Синеватая бледность покрывала лицо лейтенанта. Голос становился все глуше. Нурбаев отвел офицера в глубину помещения и уложил его рядом с Беловым на ворохе плащ-палаток.

- Лежите, гвардии лейтенант, - начал он, но Чернов, махнув рукой, заставил его замолчать.

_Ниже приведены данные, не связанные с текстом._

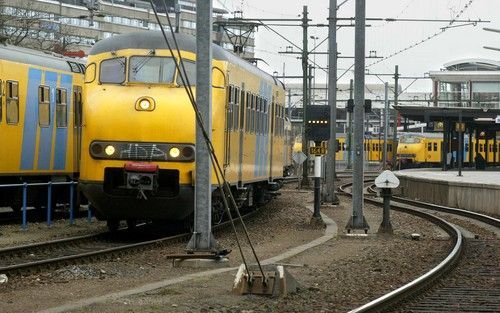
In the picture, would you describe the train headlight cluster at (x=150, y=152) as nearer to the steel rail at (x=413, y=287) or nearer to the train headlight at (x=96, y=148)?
the train headlight at (x=96, y=148)

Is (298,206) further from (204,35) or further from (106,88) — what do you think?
(204,35)

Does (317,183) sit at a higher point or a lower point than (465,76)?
lower

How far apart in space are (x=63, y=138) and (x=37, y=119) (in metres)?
1.31

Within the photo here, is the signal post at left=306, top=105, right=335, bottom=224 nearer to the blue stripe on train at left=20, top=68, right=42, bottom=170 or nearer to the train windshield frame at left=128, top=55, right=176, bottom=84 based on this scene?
the train windshield frame at left=128, top=55, right=176, bottom=84

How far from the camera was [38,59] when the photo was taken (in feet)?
67.2

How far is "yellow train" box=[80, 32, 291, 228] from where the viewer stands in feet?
51.3

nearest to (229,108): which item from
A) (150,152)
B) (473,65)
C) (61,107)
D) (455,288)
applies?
(150,152)

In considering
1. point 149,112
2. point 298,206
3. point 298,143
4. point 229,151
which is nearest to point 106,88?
point 149,112

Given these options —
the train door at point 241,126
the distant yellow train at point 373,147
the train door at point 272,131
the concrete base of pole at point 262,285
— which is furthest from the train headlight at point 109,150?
the distant yellow train at point 373,147

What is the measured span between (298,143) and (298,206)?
52.4 meters

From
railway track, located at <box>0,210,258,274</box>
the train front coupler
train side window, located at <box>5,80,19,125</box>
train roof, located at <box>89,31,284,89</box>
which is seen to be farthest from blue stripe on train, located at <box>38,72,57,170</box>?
the train front coupler

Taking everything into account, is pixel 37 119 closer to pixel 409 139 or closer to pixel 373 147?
pixel 409 139

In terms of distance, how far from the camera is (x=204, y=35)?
13133mm

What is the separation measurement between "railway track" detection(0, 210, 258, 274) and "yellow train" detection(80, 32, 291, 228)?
474 mm
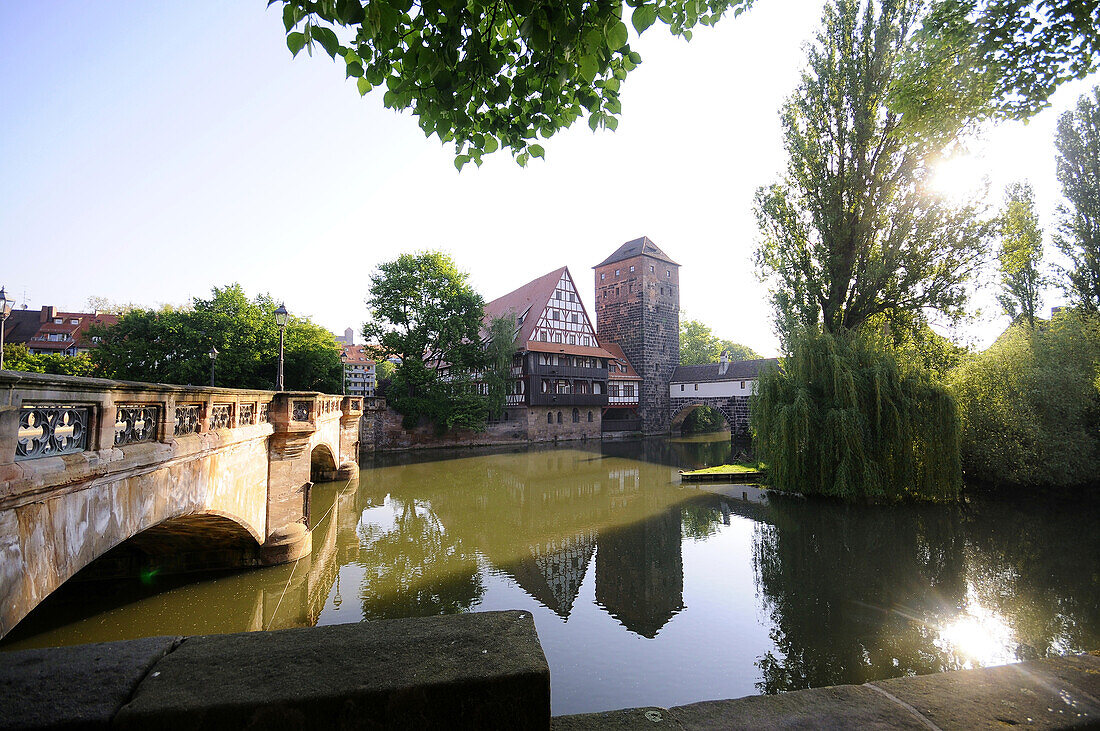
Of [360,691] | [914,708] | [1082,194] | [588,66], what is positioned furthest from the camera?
[1082,194]

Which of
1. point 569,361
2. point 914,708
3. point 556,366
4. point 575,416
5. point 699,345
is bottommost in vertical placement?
point 575,416

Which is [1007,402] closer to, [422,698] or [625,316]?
[422,698]

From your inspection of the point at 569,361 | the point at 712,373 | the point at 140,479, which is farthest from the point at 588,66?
the point at 712,373

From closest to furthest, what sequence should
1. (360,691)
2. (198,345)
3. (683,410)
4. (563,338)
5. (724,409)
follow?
(360,691), (198,345), (563,338), (724,409), (683,410)

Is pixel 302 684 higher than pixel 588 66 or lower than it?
lower

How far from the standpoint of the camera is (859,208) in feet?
49.4

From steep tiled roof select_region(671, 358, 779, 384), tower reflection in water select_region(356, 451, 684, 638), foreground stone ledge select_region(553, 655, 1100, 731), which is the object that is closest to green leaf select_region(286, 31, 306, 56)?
foreground stone ledge select_region(553, 655, 1100, 731)

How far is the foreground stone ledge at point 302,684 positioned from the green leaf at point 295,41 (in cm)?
292

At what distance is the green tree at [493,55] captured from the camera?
2.81m

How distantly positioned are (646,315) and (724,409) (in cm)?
946

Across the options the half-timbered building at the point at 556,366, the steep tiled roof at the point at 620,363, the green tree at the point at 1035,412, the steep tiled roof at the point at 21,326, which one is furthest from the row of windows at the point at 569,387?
the steep tiled roof at the point at 21,326

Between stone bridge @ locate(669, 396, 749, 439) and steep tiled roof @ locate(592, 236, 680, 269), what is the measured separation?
1154 centimetres

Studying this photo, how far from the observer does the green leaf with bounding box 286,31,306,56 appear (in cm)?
282

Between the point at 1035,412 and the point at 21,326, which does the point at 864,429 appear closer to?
the point at 1035,412
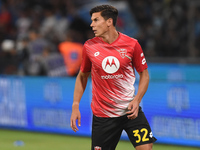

- Действуй, орел!-Офицер говорил торопливо и шепотом, экономя силы.- Вы должны выстоять, пока наши танки придут. Они обязательно придут. И скоро. Насмерть стой! Обо мне не беспокойся, я дотерплю, дождусь наших. Главное, немцев из-за реки не выпускай. Все. Иди.- Чернов закрыл глаза.- Переверни меня на грудь,- тихо попросил он.- Больно спину. Тяжело мне так.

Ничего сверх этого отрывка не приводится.